◆ Texte fourni
****************

Je ne suis pas de ceux qui pensent qu’un Président libéral qui s’allie à un parti d’obédience socialiste et à d’autres d’obédiences communiste et centriste, ne peut pas en même temps se réconcilier avec le père spirituel du libéralisme sénégalais. Mais cela demande beaucoup de dépassement, à savoir fermer le dossier de la Crei ! Amnistier les parties déjà condamnées dans ce cadre, apaiser le front social en faisant des efforts presque hors de la portée de notre budget pour les revendications corporatistes de toutes sortes, en trouvant une solution convenable à notre justice mais acceptable pour Khalifa Sall et ses partisans, se réconcilier et sublimer Maitre Wade de son vivant et ne pas attendre sa mort que l’on souhaite le plus tard possible, pour se réclamer de son héritage.
Le dialogue peut s’enclencher par le règlement définitif du statut du chef de l’opposition qui, de facto sera le leader du Pds. Et poursuivre par un dialogue inclusif dont le but sera non pas l’unanimisme mais la disparition des tensions des menaces feutrées de part et d’autre. Je sais que la politique n’est ni le domaine des sentiments ni celui de la religion mais celui des rapports de force et aussi des intérêts maquillés par la morale ou la courtoisie diplomatique. Je n’interviens donc pas en idéaliste.

****************

◆ Données recueillies
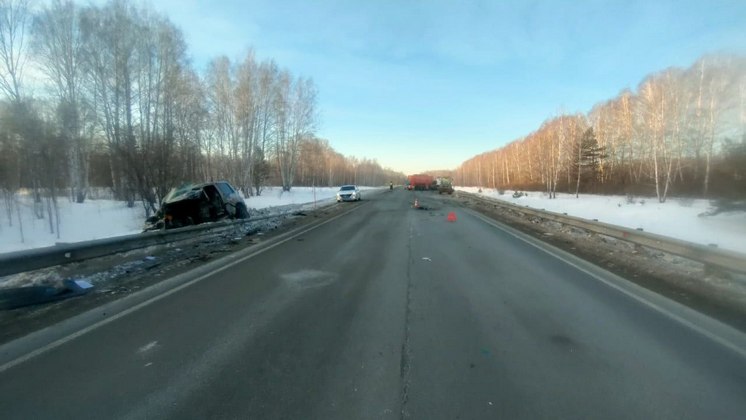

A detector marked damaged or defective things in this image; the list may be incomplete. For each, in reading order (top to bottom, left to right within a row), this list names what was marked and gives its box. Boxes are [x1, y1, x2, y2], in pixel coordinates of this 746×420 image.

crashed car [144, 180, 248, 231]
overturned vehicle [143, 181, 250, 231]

****************

◆ Consignes de travail
[1] Traduisez en anglais cette phrase du texte fourni : « Le dialogue peut s’enclencher par le règlement définitif du statut du chef de l’opposition qui, de facto sera le leader du Pds. »
[2] Recopiez, s’il vous plaît, tout ce qui va de « Le dialogue peut » jusqu’à « pas en idéaliste. » dans le texte fourni.

◆ Réponses aux consignes
[1] The dialogue can begin with the final settlement of the status of the leader of the opposition, who will de facto be the leader of the PDS.

[2]
Le dialogue peut s’enclencher par le règlement définitif du statut du chef de l’opposition qui, de facto sera le leader du Pds. Et poursuivre par un dialogue inclusif dont le but sera non pas l’unanimisme mais la disparition des tensions des menaces feutrées de part et d’autre. Je sais que la politique n’est ni le domaine des sentiments ni celui de la religion mais celui des rapports de force et aussi des intérêts maquillés par la morale ou la courtoisie diplomatique. Je n’interviens donc pas en idéaliste.